In the Thomas J. Watson School of Engineering and Applied Science, we are lucky to have so many people connected by the common bonds of education and research.
Beyond the growing number of students, faculty and staff, many different backgrounds, heritages and points of view are represented. The diversity of our people who work, discover and learn together here gives the Watson School an edge in preparing future engineers and computer scientists for the global workforce. The ethnic diversity that is intrinsic to the Watson School, combined with the impact of having over 55 nations represented within it, has provided for an excellent academic environment that fosters diversity in thought.
I’m sure many of you reading this have heard the phrase “It takes a village.” We have a similar way of thinking about how we educate students in the Watson School. We use the combined and diverse expertise of every staff and faculty member here to educate each student.
Our faculty numbers have increased over the past decade, growing from 86 in 2006 to our current 123. These faculty are shaping the experiences of our growing student body.

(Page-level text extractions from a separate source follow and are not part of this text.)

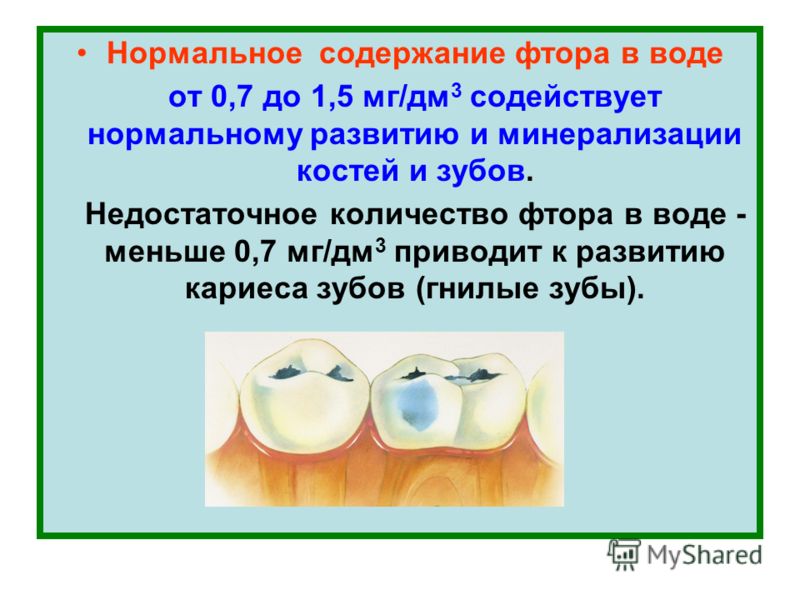 • Нормальное содержание фтора в воде

от 0,7 до 1,5 мг/дм$^3$ содействует нормальному развитию и минерализации костей и зубов.

Недостаточное количество фтора в воде - меньше 0,7 мг/дм$^3$ приводит к развитию кариеса зубов (гнилые зубы).

MyShared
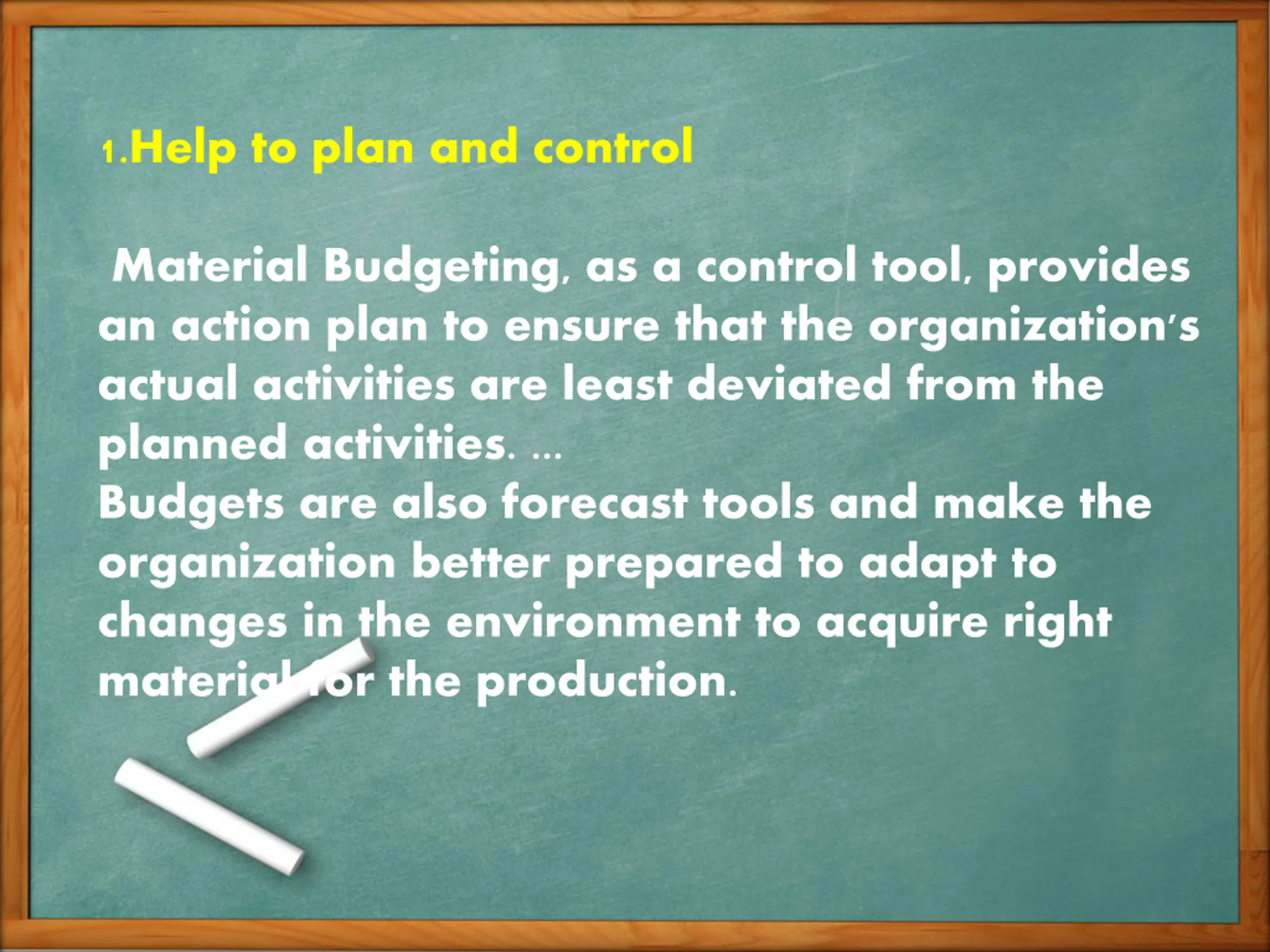 1.Help to plan and control

Material Budgeting, as a control tool, provides an action plan to ensure that the organization's actual activities are least deviated from the planned activities. ...
Budgets are also forecast tools and make the organization better prepared to adapt to changes in the environment to acquire right material for the production.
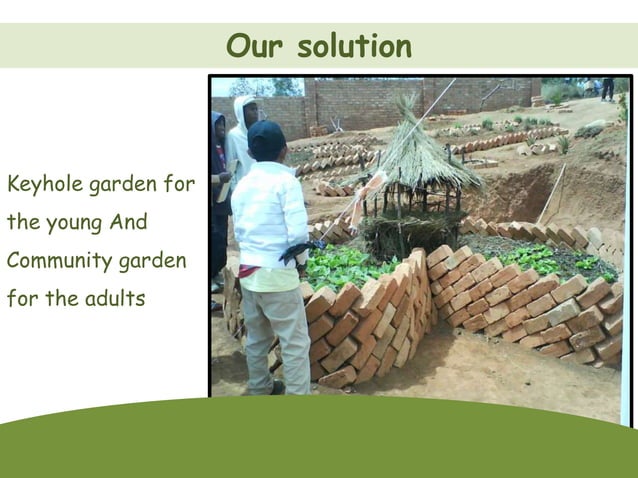 Our solution

Keyhole garden for the young And Community garden for the adults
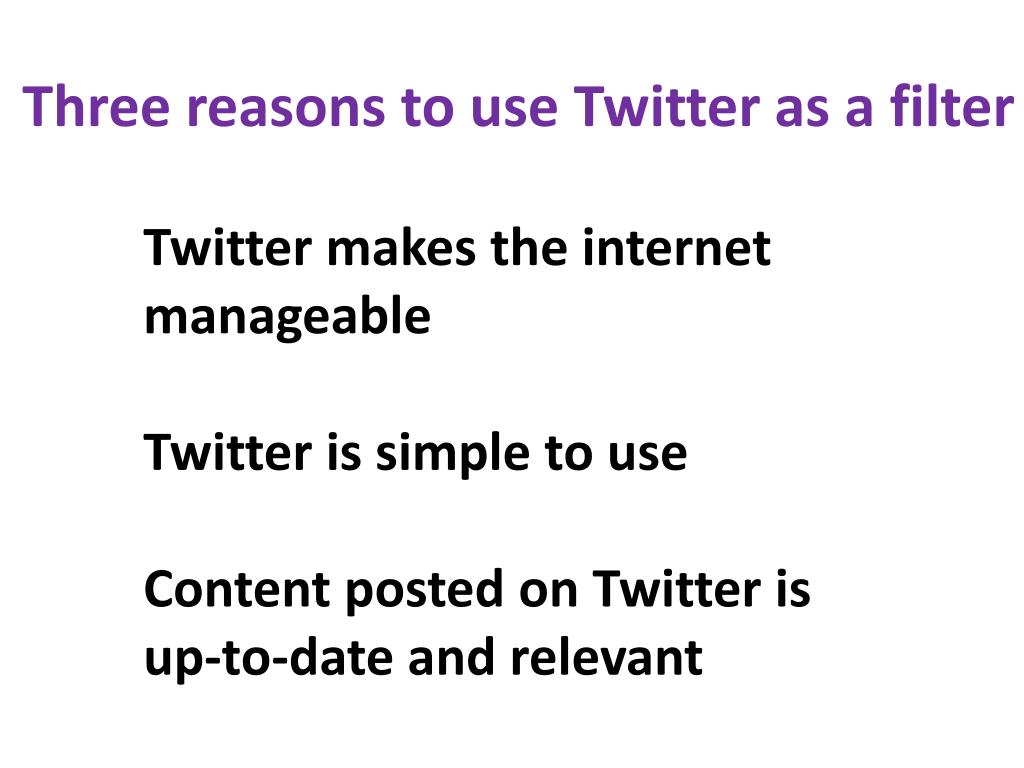 Three reasons to use Twitter as a filter

Twitter makes the internet manageable

Twitter is simple to use

Content posted on Twitter is up-to-date and relevant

Overall, enrollment has more than doubled in the past 10 years, and we now have more than 1,100 graduate and nearly 2,000 undergraduate students in our classrooms and labs.

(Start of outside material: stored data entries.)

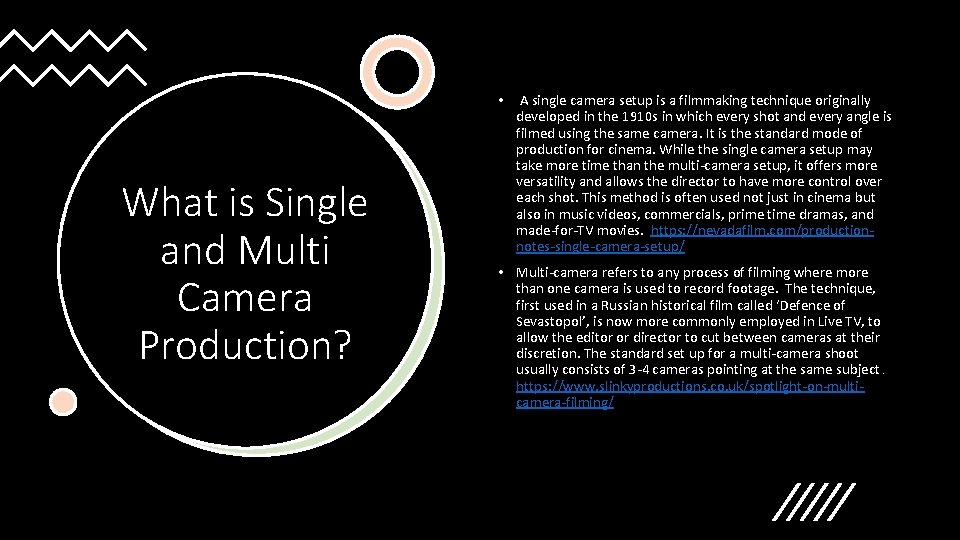 What is Single and Multi Camera Production?

• A single camera setup is a filmmaking technique originally developed in the 1910s in which every shot and every angle is filmed using the same camera. It is the standard mode of production for cinema. While the single camera setup may take more time than the multi-camera setup, it offers more versatility and allows the director to have more control over each shot. This method is often used not just in cinema but also in music videos, commercials, prime time dramas, and made-for-TV movies. https://nevadafilm.com/production-notes-single-camera-setup/

• Multi-camera refers to any process of filming where more than one camera is used to record footage. The technique, first used in a Russian historical film called 'Defence of Sevastopol', is now more commonly employed in Live TV, to allow the editor or director to cut between cameras at their discretion. The standard set up for a multi-camera shoot usually consists of 3-4 cameras pointing at the same subject. https://www.slinkyproductions.co.uk/spotlight-on-multi-camera-filming/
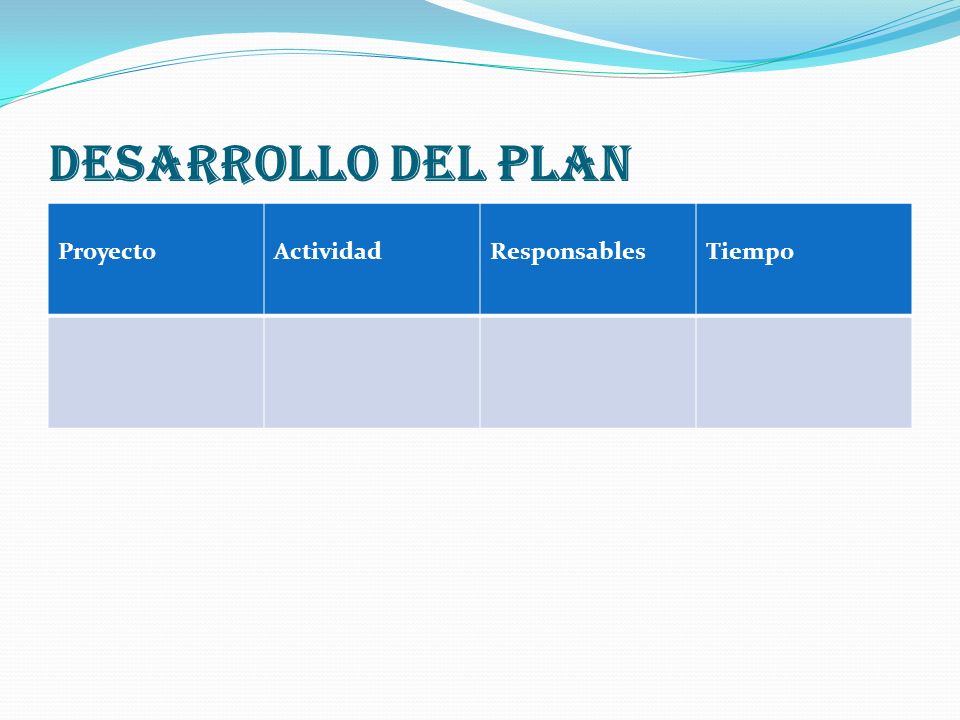 DESARROLLO DEL PLAN

| Proyecto | Actividad | Responsables | Tiempo |
|---|---|---|---|
| | | | |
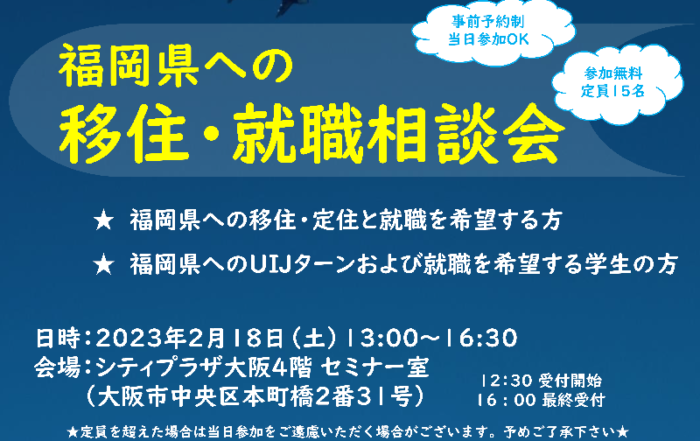 事前予約制
当日参加OK

参加無料
定員15名

福岡県への
移住・就職相談会

★ 福岡県への移住・定住と就職を希望する方

★ 福岡県へのUIJターンおよび就職を希望する学生の方

日時：2023年2月18日（土）13:00～16:30
会場：シティプラザ大阪4階 セミナー室
（大阪市中央区本町橋2番31号）

12:30 受付開始
16：00 最終受付

★定員を超えた場合は当日参加をご遠慮いただく場合がございます。予めご了承下さい★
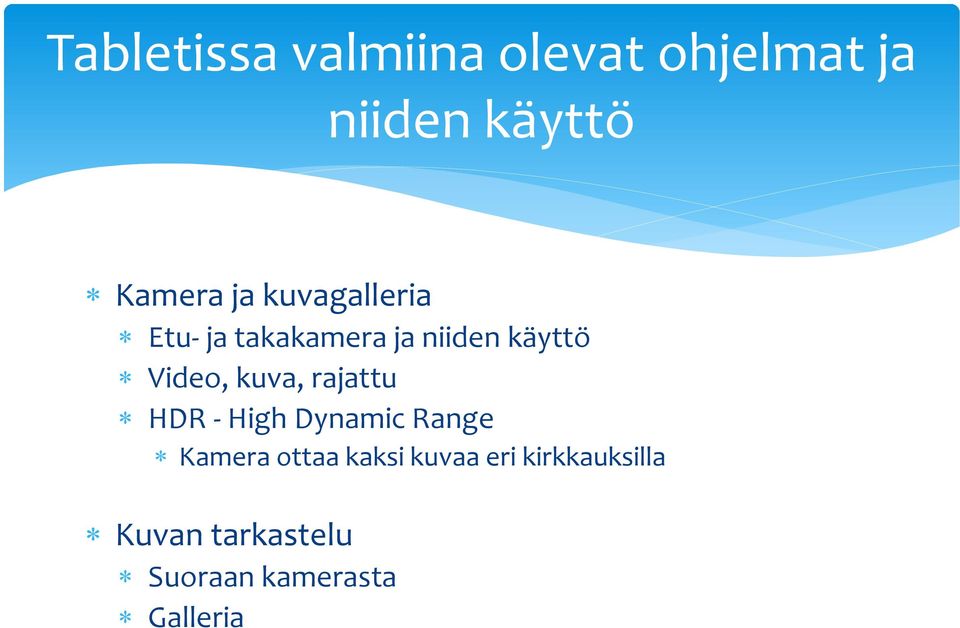 Tabletissa valmiina olevat ohjelmat ja niiden käyttö

* Kamera ja kuvagalleria
  * Etu- ja takakamera ja niiden käyttö
  * Video, kuva, rajattu
  * HDR - High Dynamic Range
    * Kamera ottaa kaksi kuvaa eri kirkkauksilla

* Kuvan tarkastelu
  * Suoraan kamerasta
  * Galleria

These students — the future of engineering and computer science — are learning to think outside the box, to solve problems large and small.
I encourage you to share in some of their stories in this edition of Watson Review.
Begin by learning about graduating senior Katie Leenig and her diverse passions, including singing, dancing and, of course, engineering.
Read about three professionals from different backgrounds in our libraries on campus — including a Watson alumnus — who are collaborating with current Watson students on the next generation of preservation and presentation of texts with the Magic Book.
Also read about Howard Pattee, one of the Watson School’s founding faculty members, who recently and generously committed to the financial well-being of our school. I am humbled when I learn of these kinds of gifts that make what we do here possible.
Finally, learn more about cutting-edge research coming out of our laboratories. The findings of many of these projects reflect the diverse interests that our faculty have beyond the classroom. Our faculty are working to make information safer online, to develop new computer chips to run machines more efficiently, to measure the strength of nanotube interfaces to usher in a new era of building materials, and to form new pedagogical systems to share the concept of networks.
These are just a few examples from this past academic year.
Our faculty, students and alumni are continuously advancing our knowledge in biomedical, mechanical, and electrical and computer engineering fields, as well as in systems science and industrial engineering, materials engineering and computer science.
Together we are a team composed of a rainbow of people with a passion for what we do and a commitment to attain excellence at all levels.
Please enjoy this issue of Watson Review.